If there’s ever a year in my life that change fully manifested itself, it’s 2020. And I’m sure I’m not alone with this.
In a span of one year, I went from living in the country by the woods to living in the city to living at the beach. I feel like my life’s in a constant state of flux—even more so than usual—that it almost felt… unreal.
From The City to The Sea
Living at the beach has always been one of my dreams.
As a tourist, I’ve always had to leave, so I never fully knew how much I love it until now. Not having to leave except when I want to has really allowed me to appreciate it even more.
Every day the sea changes and with the ever-changing light, the sea and sky make each day feel like I’m living inside a painting.
My view every day
But how did I go from the city to the sea?

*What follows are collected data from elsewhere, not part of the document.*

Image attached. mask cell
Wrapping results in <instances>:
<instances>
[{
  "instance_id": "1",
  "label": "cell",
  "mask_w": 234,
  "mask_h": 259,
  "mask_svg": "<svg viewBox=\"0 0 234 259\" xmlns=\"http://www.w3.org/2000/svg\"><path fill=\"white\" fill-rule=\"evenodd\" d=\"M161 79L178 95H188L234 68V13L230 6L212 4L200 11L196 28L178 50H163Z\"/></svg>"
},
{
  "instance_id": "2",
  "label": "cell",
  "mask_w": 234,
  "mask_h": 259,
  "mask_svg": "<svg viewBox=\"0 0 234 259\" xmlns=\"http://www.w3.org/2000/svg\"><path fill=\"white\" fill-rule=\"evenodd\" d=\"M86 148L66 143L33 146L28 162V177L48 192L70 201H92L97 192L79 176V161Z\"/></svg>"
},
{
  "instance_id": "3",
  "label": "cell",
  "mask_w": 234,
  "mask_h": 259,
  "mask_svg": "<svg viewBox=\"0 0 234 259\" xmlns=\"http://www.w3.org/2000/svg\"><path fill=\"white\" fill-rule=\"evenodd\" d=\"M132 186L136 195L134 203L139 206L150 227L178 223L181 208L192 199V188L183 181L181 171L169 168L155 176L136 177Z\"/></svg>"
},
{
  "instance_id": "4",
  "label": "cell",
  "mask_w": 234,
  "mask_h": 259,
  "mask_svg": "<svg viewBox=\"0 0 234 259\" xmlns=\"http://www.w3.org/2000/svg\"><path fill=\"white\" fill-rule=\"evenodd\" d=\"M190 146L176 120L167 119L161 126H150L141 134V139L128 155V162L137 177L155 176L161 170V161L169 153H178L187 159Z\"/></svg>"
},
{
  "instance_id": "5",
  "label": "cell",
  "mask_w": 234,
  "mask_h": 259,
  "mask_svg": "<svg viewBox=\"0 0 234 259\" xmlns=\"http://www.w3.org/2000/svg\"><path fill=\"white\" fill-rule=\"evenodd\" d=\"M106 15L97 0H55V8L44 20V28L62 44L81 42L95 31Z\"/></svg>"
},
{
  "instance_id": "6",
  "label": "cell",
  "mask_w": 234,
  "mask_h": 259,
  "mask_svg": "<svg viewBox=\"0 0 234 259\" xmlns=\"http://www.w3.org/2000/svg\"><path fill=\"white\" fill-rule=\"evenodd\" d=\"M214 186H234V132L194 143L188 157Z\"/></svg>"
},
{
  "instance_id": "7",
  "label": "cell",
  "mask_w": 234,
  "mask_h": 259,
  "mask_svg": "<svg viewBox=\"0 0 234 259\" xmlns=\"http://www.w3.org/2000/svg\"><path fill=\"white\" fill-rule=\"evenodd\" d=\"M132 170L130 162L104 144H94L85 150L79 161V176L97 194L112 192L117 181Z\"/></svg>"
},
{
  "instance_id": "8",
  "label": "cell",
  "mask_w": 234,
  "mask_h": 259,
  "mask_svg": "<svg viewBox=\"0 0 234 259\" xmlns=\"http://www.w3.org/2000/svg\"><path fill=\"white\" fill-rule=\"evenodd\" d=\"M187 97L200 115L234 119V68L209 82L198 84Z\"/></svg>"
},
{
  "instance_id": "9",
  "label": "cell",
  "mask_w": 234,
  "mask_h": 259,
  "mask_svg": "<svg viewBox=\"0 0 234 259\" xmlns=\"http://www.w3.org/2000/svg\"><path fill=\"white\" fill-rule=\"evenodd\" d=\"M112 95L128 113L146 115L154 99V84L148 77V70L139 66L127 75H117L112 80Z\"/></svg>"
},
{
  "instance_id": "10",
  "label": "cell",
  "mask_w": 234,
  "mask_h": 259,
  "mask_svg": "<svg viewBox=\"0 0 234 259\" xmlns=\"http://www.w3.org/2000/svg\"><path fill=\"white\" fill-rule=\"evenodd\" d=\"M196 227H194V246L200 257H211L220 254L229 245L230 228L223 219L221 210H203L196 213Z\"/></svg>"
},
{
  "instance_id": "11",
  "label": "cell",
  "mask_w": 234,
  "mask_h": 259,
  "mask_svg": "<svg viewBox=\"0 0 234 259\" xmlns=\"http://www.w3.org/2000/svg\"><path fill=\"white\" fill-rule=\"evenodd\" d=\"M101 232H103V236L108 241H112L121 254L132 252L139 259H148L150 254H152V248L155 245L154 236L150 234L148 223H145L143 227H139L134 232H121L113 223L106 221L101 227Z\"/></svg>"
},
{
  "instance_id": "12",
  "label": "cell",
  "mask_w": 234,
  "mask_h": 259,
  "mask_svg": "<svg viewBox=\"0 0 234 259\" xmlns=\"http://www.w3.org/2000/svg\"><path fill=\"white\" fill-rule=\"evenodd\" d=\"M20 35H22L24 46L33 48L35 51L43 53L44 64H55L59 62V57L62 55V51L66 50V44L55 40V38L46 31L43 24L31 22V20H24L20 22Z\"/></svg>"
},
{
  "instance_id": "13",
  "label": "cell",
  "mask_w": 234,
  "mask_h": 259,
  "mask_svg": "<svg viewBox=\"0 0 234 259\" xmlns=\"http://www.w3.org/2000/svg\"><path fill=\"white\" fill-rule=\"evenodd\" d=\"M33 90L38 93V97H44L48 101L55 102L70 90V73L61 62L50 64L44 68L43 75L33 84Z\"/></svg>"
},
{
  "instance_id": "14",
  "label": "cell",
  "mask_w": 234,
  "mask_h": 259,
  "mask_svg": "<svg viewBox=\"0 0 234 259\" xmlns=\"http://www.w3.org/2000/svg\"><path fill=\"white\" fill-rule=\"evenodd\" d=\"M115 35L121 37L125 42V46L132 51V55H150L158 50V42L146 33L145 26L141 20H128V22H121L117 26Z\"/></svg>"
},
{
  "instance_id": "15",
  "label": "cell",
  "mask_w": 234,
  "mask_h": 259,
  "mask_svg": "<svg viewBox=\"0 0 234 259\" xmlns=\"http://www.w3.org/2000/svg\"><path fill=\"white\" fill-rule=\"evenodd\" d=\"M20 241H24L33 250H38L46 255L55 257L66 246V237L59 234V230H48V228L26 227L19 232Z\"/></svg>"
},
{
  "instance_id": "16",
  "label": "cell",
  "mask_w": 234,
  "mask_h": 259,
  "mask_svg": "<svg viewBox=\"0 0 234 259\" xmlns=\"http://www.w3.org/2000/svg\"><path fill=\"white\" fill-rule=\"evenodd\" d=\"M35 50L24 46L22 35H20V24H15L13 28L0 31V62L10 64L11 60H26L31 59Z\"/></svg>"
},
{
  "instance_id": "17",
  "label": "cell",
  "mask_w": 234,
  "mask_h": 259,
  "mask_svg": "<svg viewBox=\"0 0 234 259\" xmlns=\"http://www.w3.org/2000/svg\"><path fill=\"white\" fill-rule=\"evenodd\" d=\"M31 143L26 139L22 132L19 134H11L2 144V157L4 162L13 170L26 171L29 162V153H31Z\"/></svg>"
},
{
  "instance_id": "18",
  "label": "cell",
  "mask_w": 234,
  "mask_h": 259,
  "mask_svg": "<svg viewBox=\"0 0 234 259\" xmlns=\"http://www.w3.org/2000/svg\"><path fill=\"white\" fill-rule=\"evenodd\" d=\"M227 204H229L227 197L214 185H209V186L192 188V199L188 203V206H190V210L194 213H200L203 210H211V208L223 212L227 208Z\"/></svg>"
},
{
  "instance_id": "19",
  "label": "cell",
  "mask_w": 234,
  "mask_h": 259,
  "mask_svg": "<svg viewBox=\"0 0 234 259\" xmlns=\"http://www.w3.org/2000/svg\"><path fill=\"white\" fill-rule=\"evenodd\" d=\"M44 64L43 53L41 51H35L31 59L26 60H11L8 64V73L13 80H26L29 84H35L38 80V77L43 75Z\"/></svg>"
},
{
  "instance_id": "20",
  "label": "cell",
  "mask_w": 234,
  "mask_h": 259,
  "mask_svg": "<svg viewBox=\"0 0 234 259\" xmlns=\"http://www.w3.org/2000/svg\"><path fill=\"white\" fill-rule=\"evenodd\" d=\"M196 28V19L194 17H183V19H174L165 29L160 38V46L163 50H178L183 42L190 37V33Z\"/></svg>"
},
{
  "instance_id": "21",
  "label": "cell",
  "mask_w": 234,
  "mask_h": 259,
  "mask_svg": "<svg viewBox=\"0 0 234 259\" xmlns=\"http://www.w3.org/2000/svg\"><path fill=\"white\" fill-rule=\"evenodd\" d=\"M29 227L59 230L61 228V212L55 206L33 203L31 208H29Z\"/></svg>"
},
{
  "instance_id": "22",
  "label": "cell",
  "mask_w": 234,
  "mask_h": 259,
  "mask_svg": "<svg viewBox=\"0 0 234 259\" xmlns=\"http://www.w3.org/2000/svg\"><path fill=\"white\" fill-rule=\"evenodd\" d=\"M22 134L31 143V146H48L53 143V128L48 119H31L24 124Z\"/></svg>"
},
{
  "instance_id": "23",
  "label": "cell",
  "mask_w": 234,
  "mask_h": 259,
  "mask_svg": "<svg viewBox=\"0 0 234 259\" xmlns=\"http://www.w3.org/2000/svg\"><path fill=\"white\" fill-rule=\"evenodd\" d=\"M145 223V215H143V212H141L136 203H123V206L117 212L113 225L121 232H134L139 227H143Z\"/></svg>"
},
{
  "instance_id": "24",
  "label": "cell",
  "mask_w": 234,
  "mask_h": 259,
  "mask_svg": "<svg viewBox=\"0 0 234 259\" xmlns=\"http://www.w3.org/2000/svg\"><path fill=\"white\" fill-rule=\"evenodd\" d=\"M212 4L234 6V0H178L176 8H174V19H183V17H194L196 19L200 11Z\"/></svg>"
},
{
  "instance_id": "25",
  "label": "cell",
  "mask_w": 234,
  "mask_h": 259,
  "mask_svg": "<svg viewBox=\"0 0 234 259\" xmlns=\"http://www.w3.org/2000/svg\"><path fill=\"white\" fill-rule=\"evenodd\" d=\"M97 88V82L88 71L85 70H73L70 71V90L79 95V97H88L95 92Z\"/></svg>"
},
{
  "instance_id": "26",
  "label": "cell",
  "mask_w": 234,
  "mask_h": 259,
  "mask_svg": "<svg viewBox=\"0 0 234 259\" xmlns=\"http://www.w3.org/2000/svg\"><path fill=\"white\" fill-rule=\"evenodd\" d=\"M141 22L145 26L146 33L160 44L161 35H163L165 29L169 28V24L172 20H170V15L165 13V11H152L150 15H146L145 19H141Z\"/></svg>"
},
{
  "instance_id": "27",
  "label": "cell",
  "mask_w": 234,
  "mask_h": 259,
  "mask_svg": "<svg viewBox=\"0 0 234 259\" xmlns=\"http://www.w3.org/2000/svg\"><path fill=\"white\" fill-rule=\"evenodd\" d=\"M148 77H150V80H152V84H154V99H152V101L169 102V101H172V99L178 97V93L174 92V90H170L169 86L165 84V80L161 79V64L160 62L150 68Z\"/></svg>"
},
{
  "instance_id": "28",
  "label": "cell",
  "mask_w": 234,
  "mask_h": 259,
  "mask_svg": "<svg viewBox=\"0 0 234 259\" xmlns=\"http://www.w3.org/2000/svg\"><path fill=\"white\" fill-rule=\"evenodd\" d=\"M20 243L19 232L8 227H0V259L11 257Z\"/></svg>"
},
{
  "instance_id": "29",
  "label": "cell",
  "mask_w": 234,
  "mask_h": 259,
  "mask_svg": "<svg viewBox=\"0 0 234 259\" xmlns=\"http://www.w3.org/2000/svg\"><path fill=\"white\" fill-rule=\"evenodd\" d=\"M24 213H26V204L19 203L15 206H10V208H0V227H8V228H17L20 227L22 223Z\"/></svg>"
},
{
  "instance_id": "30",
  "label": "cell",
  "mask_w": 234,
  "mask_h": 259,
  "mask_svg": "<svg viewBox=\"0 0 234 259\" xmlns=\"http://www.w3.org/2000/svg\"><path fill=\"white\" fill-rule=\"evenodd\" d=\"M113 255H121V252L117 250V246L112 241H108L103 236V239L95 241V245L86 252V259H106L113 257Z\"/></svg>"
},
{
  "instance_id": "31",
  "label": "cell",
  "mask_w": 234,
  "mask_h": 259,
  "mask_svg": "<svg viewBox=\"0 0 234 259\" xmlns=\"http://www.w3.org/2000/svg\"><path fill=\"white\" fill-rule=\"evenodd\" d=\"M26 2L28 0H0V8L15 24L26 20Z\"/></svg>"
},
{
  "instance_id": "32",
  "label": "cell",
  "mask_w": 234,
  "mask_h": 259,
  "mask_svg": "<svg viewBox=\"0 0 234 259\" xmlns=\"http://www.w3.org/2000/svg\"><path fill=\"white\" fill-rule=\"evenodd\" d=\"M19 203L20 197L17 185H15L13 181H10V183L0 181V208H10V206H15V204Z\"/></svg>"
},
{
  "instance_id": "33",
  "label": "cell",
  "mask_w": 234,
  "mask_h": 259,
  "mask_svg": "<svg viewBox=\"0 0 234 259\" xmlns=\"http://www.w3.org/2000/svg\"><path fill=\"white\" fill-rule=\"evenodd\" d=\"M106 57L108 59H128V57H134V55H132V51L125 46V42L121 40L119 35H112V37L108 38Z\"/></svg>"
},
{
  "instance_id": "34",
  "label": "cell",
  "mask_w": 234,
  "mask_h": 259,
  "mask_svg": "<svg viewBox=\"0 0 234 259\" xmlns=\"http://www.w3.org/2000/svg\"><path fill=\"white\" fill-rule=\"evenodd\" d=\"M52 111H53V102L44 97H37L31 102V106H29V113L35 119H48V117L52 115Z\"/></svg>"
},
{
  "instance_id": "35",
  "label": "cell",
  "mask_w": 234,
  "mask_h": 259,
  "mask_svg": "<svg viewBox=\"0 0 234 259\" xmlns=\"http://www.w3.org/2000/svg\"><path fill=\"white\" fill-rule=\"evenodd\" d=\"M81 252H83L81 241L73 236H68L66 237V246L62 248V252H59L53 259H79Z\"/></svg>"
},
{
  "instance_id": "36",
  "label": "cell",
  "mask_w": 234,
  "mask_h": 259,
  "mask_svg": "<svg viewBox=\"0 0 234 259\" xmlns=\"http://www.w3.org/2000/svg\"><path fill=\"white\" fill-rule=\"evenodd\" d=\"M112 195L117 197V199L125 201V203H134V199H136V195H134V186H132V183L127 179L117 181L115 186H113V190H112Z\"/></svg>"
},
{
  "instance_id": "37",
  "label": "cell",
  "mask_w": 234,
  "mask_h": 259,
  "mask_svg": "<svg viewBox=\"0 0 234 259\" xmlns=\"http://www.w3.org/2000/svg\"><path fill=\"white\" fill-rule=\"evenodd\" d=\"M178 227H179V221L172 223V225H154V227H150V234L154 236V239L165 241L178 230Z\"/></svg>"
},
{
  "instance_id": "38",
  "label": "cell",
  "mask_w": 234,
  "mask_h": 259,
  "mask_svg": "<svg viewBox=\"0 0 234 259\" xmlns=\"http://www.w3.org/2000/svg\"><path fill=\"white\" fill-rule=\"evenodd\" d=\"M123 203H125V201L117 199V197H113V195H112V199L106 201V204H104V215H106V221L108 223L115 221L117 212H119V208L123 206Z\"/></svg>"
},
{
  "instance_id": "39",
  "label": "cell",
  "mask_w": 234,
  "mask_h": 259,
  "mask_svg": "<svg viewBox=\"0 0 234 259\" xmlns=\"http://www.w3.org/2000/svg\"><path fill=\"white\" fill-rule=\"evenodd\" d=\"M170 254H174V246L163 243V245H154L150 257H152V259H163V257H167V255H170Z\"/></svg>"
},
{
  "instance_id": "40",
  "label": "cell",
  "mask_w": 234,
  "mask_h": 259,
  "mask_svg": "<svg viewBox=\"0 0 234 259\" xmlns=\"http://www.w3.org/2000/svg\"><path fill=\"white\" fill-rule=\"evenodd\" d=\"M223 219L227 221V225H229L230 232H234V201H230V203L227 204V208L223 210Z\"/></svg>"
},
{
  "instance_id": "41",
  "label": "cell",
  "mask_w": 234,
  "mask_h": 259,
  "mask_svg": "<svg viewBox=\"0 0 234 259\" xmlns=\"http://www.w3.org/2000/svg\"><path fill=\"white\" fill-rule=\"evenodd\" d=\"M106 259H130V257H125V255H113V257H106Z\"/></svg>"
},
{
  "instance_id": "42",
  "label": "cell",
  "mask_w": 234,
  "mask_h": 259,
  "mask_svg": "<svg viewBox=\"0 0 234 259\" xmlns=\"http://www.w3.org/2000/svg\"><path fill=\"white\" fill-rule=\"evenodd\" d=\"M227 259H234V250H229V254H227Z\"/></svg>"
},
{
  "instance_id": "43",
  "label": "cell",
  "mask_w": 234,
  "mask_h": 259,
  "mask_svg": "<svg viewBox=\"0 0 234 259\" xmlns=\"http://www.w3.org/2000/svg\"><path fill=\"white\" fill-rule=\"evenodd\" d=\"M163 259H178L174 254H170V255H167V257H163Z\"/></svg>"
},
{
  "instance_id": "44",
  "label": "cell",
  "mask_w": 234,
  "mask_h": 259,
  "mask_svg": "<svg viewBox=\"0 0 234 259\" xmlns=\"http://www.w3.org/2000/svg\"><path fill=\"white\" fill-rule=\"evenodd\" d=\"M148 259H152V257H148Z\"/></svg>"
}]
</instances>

By the time I got through lockdown from March to June, I knew I needed to find a way to get away. I am not a “stay at home” person (although, of course, I follow this rule to protect myself and everyone around me). Cabin fever, however, was truly getting to me, and I was fortunate enough to be able to find a way.
When I first arrived at the beach by the end of August, I didn’t know how long I’d be able to stay at any one time. With COVID-19 keeping so many things up in the air, I found myself living here for 2 months and counting now and I have quickly adapted to living in an “in between” unresolved state of affairs—one residence in the city and another at the beach, but never really calling any place ‘home.’
It wasn’t until the third week of November that I decided to take the jump and leave the city behind.
Moving from the city to the sea
They say this pandemic has accelerated changes that were already in motion when it hits.
I love these changes, but sometimes, it feels like I’m dreaming awake.
So before Thanksgiving, I went back to the city and went through the whole rigamarole of moving out of an apartment I’ve only lived in for more than a year.
I ended my lease, packed what I could pack, and left what I could leave.
It was both the end and the beginning for me.
Living The Beach Life
With the beach a two-minute walk from me, my daily routine has absolutely changed:
1. Daily morning walks
I have no other words for how breathtaking this view is and how fortunate I am to wake up to it every day
2. Writing lyrics on the beach
I continue writing all the time and one song I wrote while at the beach is “Shadows.” I was walking off the beach one evening at sunset and saw my long October shadow stretching across the sand and started singing, “In the shadows, in the shadows of my heart...”
I wrote the rest over the next few days, recorded the finished song with a simple acoustic version, and a few weeks later, I completed my fully realized version.
Give it a listen here:
3. Photo sessions
I love taking photos, especially in the evening with light changing.
My photos are really an extension of my songwriting: a poetic vision of things I see and feel. I have an intuitive connection with music and photography and I think that at their best they should invite the listener and viewer to feel something that matters to them.
Beauty is its own value and needs no validation from outside to be what it is.
4.Nightly writing sessions
I practice on both acoustic and electric guitar daily so that when inspiration comes I am ready to not only capture it but create without needing to think about the tools.
5. Continuous ongoing existential crisis 24/7/365 (same old same old 😂😂😂😂)
I’m partially joking but really being alive (for me) means being willing to move into the unknown, to see the mystery of life and allowing yourself to really feel the beauty and disturbance and even pain of it all. Nothing brings this home to me like changes and major changes even more so.
In some ways, this is the essence of what I write about.
New Day Coming
I know we’re still in the middle of a pandemic and for a lot of us, this year (and possibly the next), may still be full of changes that we’ll find hard to adapt to. I know how overwhelming that can be. I’m not even sure if this is already the ‘new normal’!
But whether it is or it isn’t, one thing’s for sure: There’s a new day coming.